Question Why there are 2 features in NVMe which does the same task .i.e Monitoring the temperature

G_Balaji

Junior Member
Sep 7, 2020
3
0
6
Hi Guys,
I have few doubts over the “Host Controller Thermal Management” and “Temperature Threshold” feature. Why there 2 different features which does the same task. i.e Monitoring the temperature. I understand HCTM does the throttling based on the temperature & Temperature threshold just raises an event. Why not the throttling can be done while handling the async event.

A) Host Controlled Thermal Management:
This feature allows the host system to specify 2 temperature thresholds[ Thermal Management Temperature 1 & Thermal Management Temperature 2 ] at which the drive should perform light and heavy throttling to reduce the drive's temperature. When the composite temperature goes beyond TMT1 then light throttling is performed and if it goes beyond TMT2 then heavy throttling is performed.

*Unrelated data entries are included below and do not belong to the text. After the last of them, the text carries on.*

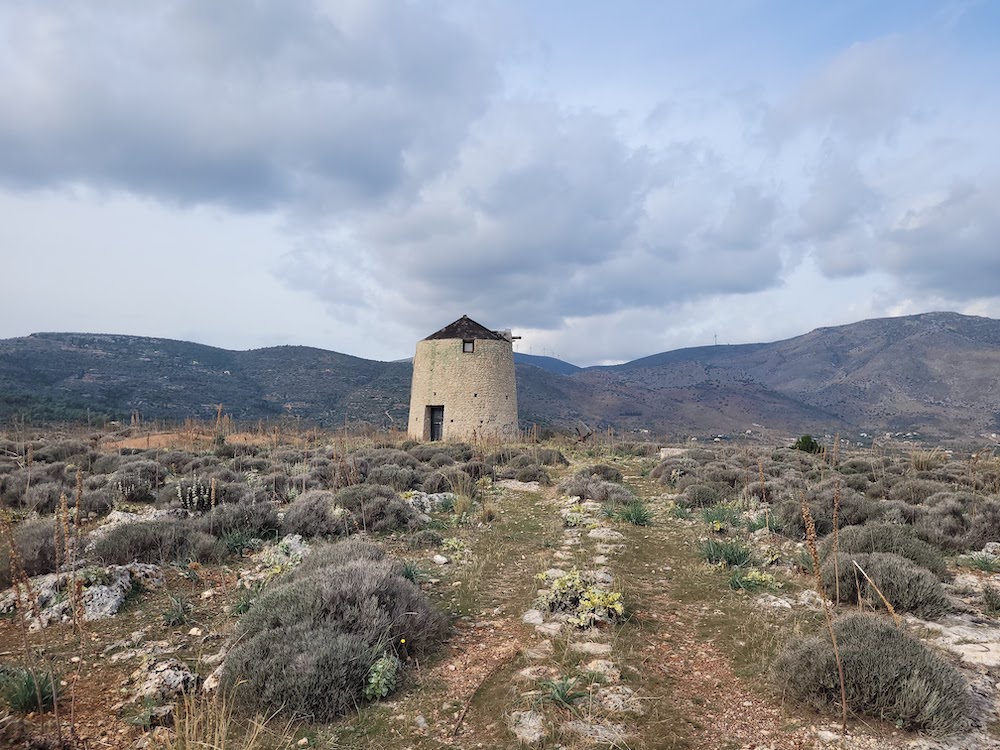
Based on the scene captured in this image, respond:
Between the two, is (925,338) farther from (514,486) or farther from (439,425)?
(514,486)

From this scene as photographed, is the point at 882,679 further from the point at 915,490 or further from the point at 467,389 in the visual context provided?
the point at 467,389

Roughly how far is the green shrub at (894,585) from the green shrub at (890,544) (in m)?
0.53

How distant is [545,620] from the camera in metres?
4.72

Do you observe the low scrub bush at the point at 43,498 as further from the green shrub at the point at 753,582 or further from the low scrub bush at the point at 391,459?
the green shrub at the point at 753,582

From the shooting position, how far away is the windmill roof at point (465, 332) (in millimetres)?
23594

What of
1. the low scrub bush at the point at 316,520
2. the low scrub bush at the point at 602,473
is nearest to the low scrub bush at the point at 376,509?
the low scrub bush at the point at 316,520

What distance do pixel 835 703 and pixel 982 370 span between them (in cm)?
9721

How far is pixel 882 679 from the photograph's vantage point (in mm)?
3230

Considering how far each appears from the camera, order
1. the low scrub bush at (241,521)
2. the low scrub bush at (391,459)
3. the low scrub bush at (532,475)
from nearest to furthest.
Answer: the low scrub bush at (241,521), the low scrub bush at (532,475), the low scrub bush at (391,459)

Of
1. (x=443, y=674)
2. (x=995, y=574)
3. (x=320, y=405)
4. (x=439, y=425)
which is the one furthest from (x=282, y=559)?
(x=320, y=405)

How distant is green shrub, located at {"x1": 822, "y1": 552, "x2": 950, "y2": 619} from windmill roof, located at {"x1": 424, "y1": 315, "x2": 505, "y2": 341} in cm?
1900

B) Temperature Threshold (Feature Identifier 04h)
There are 9 temperature values in the SMART / Health Information log (i.e., the Composite Temperature and Temperature Sensor 1 through Temperature Sensor 8).
Each of this 9 temperature sensor has an associated under temperature & over temperature values.

The default value of the over temperature threshold feature for Composite Temperature is the value in the WCTEMP field in the Identify Controller.
The default value of the under temperature threshold feature for Composite Temperature is implementation specific.
These values can be changed using set feature command.

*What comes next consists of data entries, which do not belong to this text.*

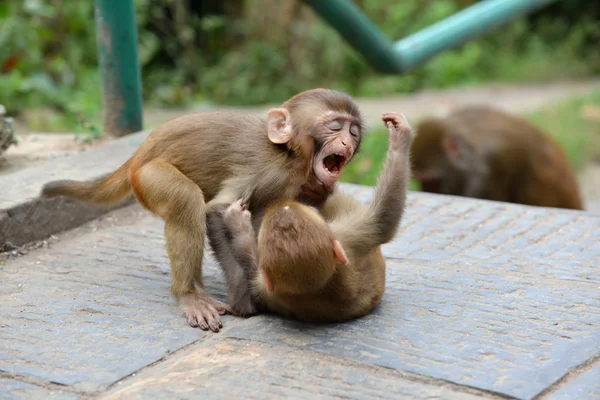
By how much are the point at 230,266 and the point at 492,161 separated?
5.16m

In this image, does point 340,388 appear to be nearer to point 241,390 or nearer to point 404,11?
point 241,390

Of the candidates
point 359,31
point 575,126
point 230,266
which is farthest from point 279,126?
point 575,126

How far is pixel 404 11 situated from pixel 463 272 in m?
10.8

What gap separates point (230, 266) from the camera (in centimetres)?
423

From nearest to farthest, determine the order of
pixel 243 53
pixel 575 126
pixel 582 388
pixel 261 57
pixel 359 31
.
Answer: pixel 582 388 → pixel 359 31 → pixel 575 126 → pixel 261 57 → pixel 243 53

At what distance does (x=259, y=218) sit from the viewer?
4.32 metres

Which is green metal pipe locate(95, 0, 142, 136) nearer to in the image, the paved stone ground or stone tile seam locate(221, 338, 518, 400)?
the paved stone ground

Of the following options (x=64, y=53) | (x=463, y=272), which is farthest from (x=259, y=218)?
(x=64, y=53)

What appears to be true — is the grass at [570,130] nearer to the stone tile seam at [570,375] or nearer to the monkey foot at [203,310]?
the monkey foot at [203,310]

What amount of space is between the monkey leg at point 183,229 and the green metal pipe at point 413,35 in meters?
1.86

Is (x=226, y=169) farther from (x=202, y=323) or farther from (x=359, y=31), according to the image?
(x=359, y=31)

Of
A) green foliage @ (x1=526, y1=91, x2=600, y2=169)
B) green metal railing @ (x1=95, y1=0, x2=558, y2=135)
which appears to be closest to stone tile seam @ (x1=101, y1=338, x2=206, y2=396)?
green metal railing @ (x1=95, y1=0, x2=558, y2=135)

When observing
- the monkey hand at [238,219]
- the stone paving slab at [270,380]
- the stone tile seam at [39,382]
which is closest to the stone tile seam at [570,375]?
the stone paving slab at [270,380]

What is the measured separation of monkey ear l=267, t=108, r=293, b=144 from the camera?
4.36 metres
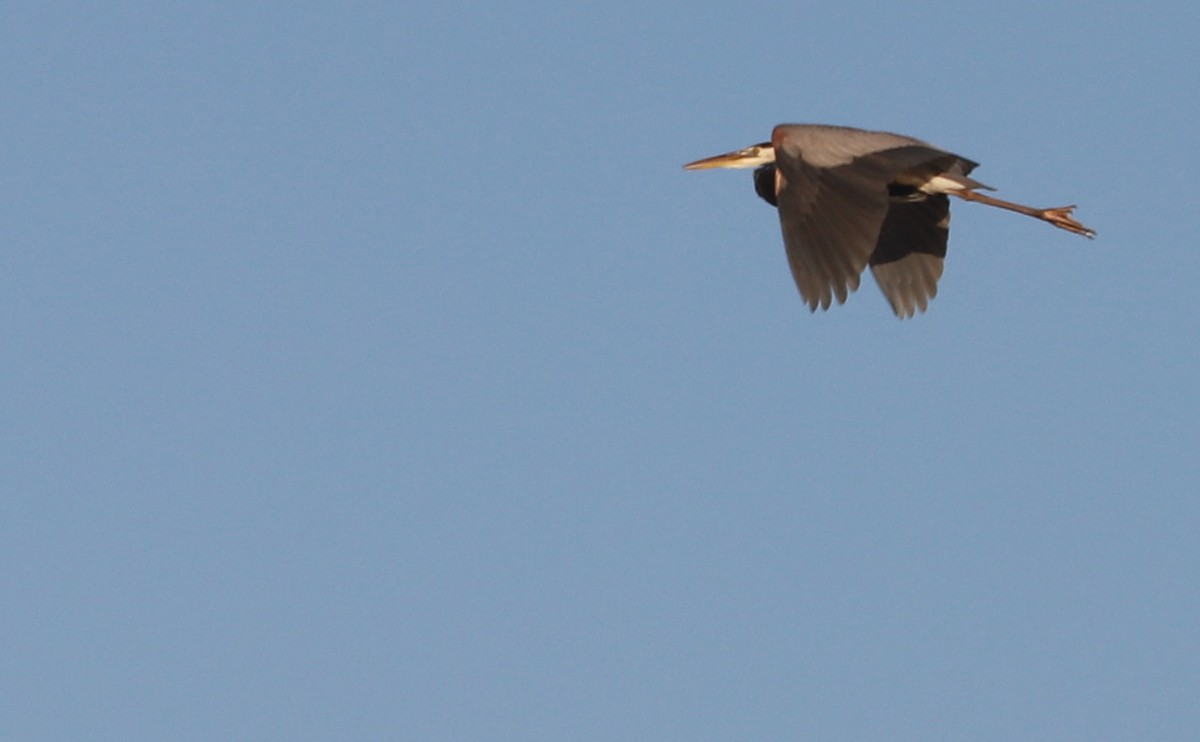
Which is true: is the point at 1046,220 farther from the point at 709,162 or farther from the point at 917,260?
the point at 709,162

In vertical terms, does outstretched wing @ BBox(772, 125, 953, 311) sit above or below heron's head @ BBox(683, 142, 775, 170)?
below

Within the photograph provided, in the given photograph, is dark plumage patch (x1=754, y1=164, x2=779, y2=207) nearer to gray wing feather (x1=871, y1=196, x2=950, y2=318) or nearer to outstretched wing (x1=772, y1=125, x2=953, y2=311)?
gray wing feather (x1=871, y1=196, x2=950, y2=318)

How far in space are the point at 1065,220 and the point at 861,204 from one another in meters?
4.12

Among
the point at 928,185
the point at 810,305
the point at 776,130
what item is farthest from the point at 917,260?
the point at 810,305

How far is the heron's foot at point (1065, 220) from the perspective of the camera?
754 inches

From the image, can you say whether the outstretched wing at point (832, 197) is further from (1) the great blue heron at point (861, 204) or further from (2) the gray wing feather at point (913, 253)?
(2) the gray wing feather at point (913, 253)

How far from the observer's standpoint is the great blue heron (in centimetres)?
1534

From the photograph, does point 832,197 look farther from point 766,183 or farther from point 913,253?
point 913,253

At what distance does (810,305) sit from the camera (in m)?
15.2

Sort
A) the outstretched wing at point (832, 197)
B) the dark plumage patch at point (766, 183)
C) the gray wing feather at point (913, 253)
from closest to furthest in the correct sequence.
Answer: the outstretched wing at point (832, 197), the dark plumage patch at point (766, 183), the gray wing feather at point (913, 253)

When a temperature is greater than or equal to its corresponding over temperature threshold or less than
or equal to its corresponding under temperature threshold, then bit one of the Critical Warning field in the
SMART / Health Information Log is set to one. This may trigger an asynchronous event.
 

Billy Tallis

Senior member
Aug 4, 2015
293
146
116
Host Controlled Thermal Management is configured by the host system. It's for cases where the host system wants to impose lower temperature limits on the SSD than its own self-imposed limits. The regular SMART temperature thresholds are set by the drive manufacturer rather than by the operating system of whatever machine the SSD ends up installed in.

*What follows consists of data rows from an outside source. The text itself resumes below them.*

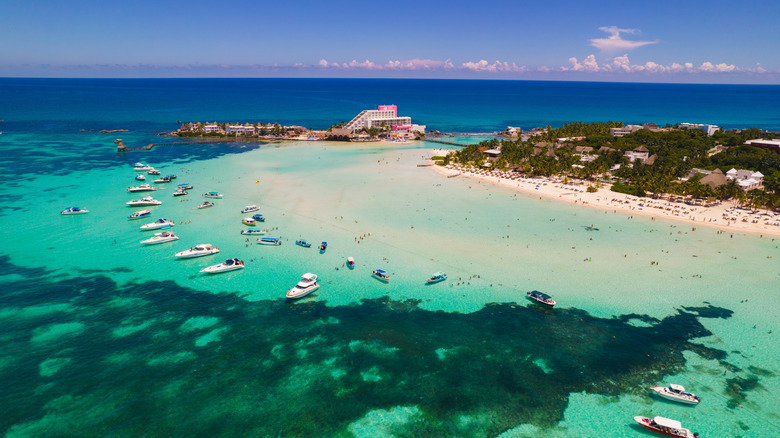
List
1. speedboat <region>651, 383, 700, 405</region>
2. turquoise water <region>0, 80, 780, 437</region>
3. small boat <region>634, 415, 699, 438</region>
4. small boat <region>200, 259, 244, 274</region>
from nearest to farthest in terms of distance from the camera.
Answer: small boat <region>634, 415, 699, 438</region> → turquoise water <region>0, 80, 780, 437</region> → speedboat <region>651, 383, 700, 405</region> → small boat <region>200, 259, 244, 274</region>

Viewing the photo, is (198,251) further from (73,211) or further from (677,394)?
(677,394)

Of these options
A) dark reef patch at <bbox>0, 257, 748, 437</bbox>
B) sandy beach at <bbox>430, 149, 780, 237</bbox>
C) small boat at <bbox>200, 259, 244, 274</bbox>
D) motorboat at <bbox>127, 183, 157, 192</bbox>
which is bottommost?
dark reef patch at <bbox>0, 257, 748, 437</bbox>

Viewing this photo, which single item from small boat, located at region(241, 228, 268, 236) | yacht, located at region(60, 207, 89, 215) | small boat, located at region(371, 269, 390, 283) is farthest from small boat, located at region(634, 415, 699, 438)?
yacht, located at region(60, 207, 89, 215)

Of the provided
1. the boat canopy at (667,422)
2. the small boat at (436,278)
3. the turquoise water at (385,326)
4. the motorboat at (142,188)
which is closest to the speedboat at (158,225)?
the turquoise water at (385,326)

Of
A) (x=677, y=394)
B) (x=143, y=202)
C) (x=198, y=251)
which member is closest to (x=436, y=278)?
(x=677, y=394)

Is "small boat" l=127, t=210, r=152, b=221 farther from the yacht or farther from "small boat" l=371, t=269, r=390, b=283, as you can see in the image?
"small boat" l=371, t=269, r=390, b=283

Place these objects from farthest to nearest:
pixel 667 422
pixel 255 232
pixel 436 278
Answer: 1. pixel 255 232
2. pixel 436 278
3. pixel 667 422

HCTM is an optional feature that not all drives bother to implement, and that operating systems don't necessarily make use of unless they have extra knowledge of the overall system's temperature and cooling capabilities. By contrast, the basic SMART temperature monitoring and throttling thresholds is pretty much necessary for the drive to be a reasonably robust device capable of protecting itself from damage.